Extract section start

One of the first trials for the gene-editing technology known as CRISPR, which stands for Clustered Regularly Interspaced Short Palindromic Repeats, is underway in Nashville, TN, where doctors are using the technique to treat a patient with the genetic disorder sickle cell anemia.

While the technique has been used in China, this is the first time doctors in the U.S. have experimented using this technology on living humans. The technique has the potential to treat, if not cure, a range of genetic diseases and conditions, including blindness and several types of cancer.

Doctors used CRISPR to edit the patient’s genes for this initial U.S. trial, effectively eradicating the mutation causing the genetic disease. However, the long-term effects of editing human genomes has yet to be studied. Find out how doctors are utilizing this ground-breaking new treatment.

A Potential Cure for Blood Disorders

Sickle cell anemia, or sickle cell disease, is caused by a mutation in the gene that makes hemoglobin, which causes red blood cells to collapse into the shape of a sickle. This makes it difficult for red blood cells to move through the body’s cardiovascular system, which can lead to  a range of health complications.

Hemoglobin is only produced by a fetus in the womb and by infants for a short duration after they’ve been born. Patients born with sickle cell anemia often experience intense pain and are at high risk for strokes and heart attacks. Typically, these patients will undergo blood transfusions to avoid blood clots, but complications can easily occur.

During the first CRISPR trial, doctors took billions of cells out of the bone marrow of the patient, modified the cells to stimulate the growth of hemoglobin, and then infused the cells back into the patient’s body. They hope to eventually change the shape of the red blood cells so they can move freely throughout the patient’s bloodstream.

The first patient had to go through chemotherapy, which removed their bone marrow cells. Then, doctors added the modified cells back into their system. With the trial still underway, doctors are closely monitoring the patient’s health to make sure the edited cells are functioning properly. More trials have also been announced with doctors planning to study dozens of patients across Canada and Europe.

Extract section end
Material provided section start

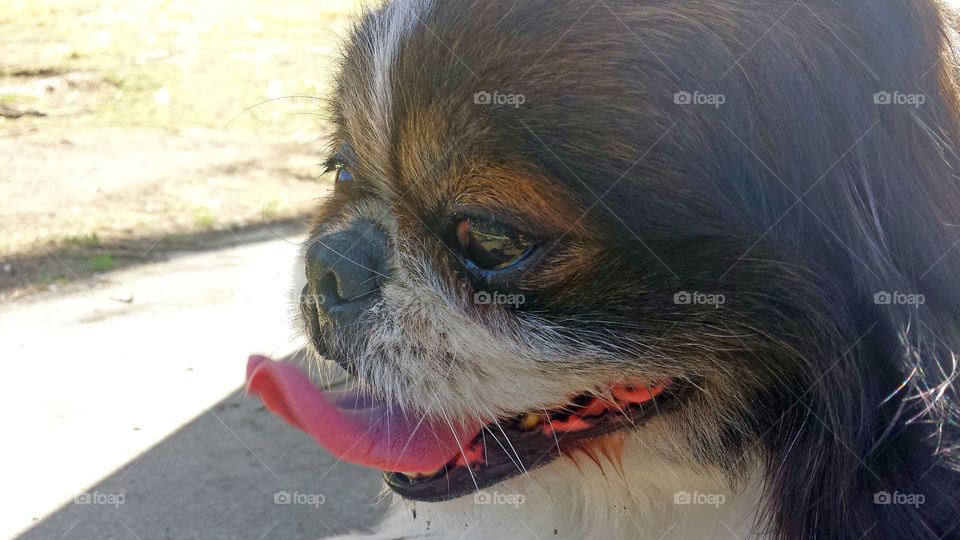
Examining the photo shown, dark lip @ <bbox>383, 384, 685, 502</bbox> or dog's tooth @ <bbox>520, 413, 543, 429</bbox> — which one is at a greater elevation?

Material provided section end

**Your instructions**
Can you write the next part of the article on the U.S. CRISPR trial for sickle cell anemia, starting after its closing line about dozens of patients across Canada and Europe?

**Reply**
Treating Blindness with Gene-Editing Technology

Doctors are also experimenting with using CRISPR to treat blindness. The illness, officially known as Leber congenital amaurosis 10 (LCA10), is caused by a genetic mutation in the outer portion of the eye’s photoreceptor cells, which are responsible for transmitting light signals to the brain where they are interpreted as sight. As a single-gene disease, LCA10 is an ideal candidate for early CRISPR trials. Doctors can use this technology to essentially cut out the mutation causing the disease, allowing the photoreceptor cells to function properly.

Editas Medicine, a genome editing company and Allergan, a pharmaceutical company, will use this technique in the first set of trials in the U.S., and are currently enrolling patients born with a congenital vision disease. Doctors will use CRISPR to snip the patient’s genes in a set of predetermined locations in order to remove the mutated gene. If the technique proves successful, Editas and Allergan eventually plan on including patients as young as three years old in the trials.

The procedure will be performed during outpatient surgery, when the surgeon will inject the gene-editing tool into the retina and begin splicing the mutated genes. The tool will be encased in a deactivated adenovirus, which will deliver the splicing payload to the photoreceptor cells. Compared to other early CRISPR trials, the risks are relatively low. Even if the surgeon accidentally unloads the tool into other cells, it poses no biological harm to the patient.

Once the procedure is complete, the team will use vision tests to measure the results. They will also record the patients walking through a maze to see if the technique was successful.

As promising as these early gene-editing techniques sound, it may take months or even years for doctors to know whether these early trials were successful. If all goes well, genetic diseases may one day be a thing of the past. Even as the long-term effects of this procedure remain unclear, CRISPR is giving hope to many who previously had none.